Each of our classes is defined here with a <class> element. The name attribute tells castor what .class file to look for when instantiating the object in question, and also what the name of the element will be in the XML structure. Each class contains some number of <field> elements, which allow us to specify the type of each field, what it contains, and (optionally) the getter and setter (accessor) method names. If we don’t specify, Castor will assume we’ve named them using the Javabean specification and will look for the methods accordingly.

The code that makes use of this mapping document is a little more involved than we wrote before, using Castor’s default mode, but not by much.

First, we can no longer use the static methods of the marshaller and un-marshaller classes, but must create an instance that’s specifically aware of the senior-most class of our object model:

Unmarshaller myUnmarshaller = new Unmarshaller(Customer.class)
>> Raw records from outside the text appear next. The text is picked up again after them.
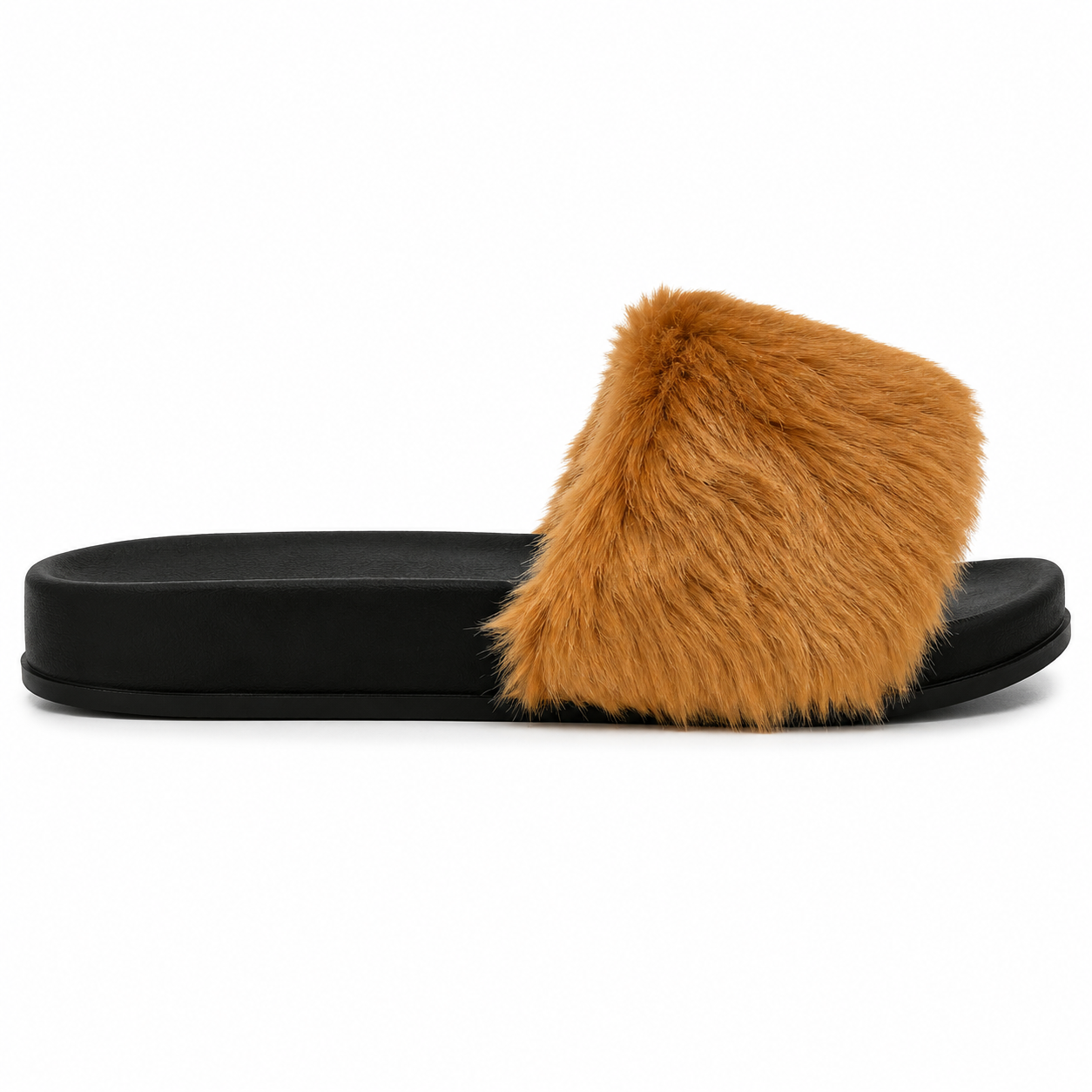 Plys Flip Flops - 36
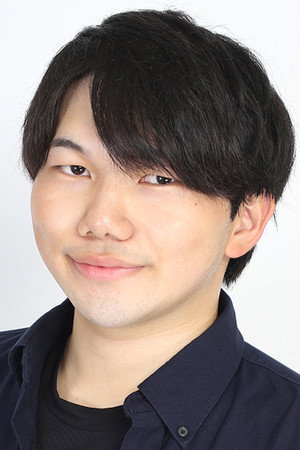 関倖来斗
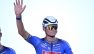 Van der Poel timbra la nona tappa al Tour, Pogacar resta in giallo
Next, we create a Mapping object, and point it at the mapping document we’ve created above:

Mapping myMapping = new Mapping();
myMapping.loadMapping("customerMapping.xml");

Finally, we assign the mapping to the marshaller or un-marshaller:

myUnmarshaller.setMapping(myMapping);

Now we open the file and pass the stream in to the unmarshal() method of our instance of the Unmarshaller, only this time we don’t have to reference the class object of Customer. Our Unmarshaller instance already has this information from its construction.

try {
  FileReader in = new FileReader("customer.xml");
  myCust = (Customer)myUnmarshaller.unmarshal(in);
} catch (Exception e) {
  System.out.println("Exception: "+e.getMessage());
}

The rest of our code is unchanged. Here’s the complete class (note that we need to import the org.exolab.castor.mapping package to use the Mapping class):

import org.exolab.castor.xml.*;
import org.exolab.castor.mapping.*;
import java.io.*;

public class CastorTest3 {
  public static void main(String[] args) {
    Customer myCust = new Customer();
    try {
      // We’re making an instance specifically for Customer.class
      Unmarshaller myUnmarshaller = new Unmarshaller(Customer.class);
      FileReader in = new FileReader("customer.xml");
      Mapping myMapping = new Mapping();
      // The myMapping object will parse and load the mapping here
      myMapping.loadMapping("customerMapping.xml");
      // Now we tell the Unmarshaller to use this mapping
      myUnmarshaller.setMapping(myMapping);
      // As before, we have to cast the result of the unMarshalling
      myCust = (Customer)myUnmarshaller.unmarshal(in);
      } catch (Exception e) {
         System.out.println("Exception: "+e.getMessage());
      }

   System.out.println("    Customer ID: " + myCust.getID());
   System.out.println("     First Name: " + 
      myCust.getFirstName().getText());
   System.out.println(" Middle Initial: " + myCust.getMI().getText());
   System.out.println("      Last Name: " +    
      myCust.getLastName().getText());
   }
}

Castor allows us to create flexible binding between XML structures and java object models, in a way that is easy to maintain and quite straightforward. Once this binding is in place, we can concentrate on the business logic, user interfaces, and all the other issues in our project domain without having to concern ourselves with the details of the XML we’re interfacing with.

Castor is an open source tool. You can download the entire package from Castor.org, including extensive documentation, and/or your can join the CVS tree there and participate in its development. There are also developer and announcement mailing lists at the site, which I recommend you subscribe to, at least while you’re getting comfortable with Castor.

Get Castor! It’s free, its fast, and it works. For most of my applications, I have abandoned traditional parsing techniques in favor of data binding, and my code is fundamentally cleaner as a result.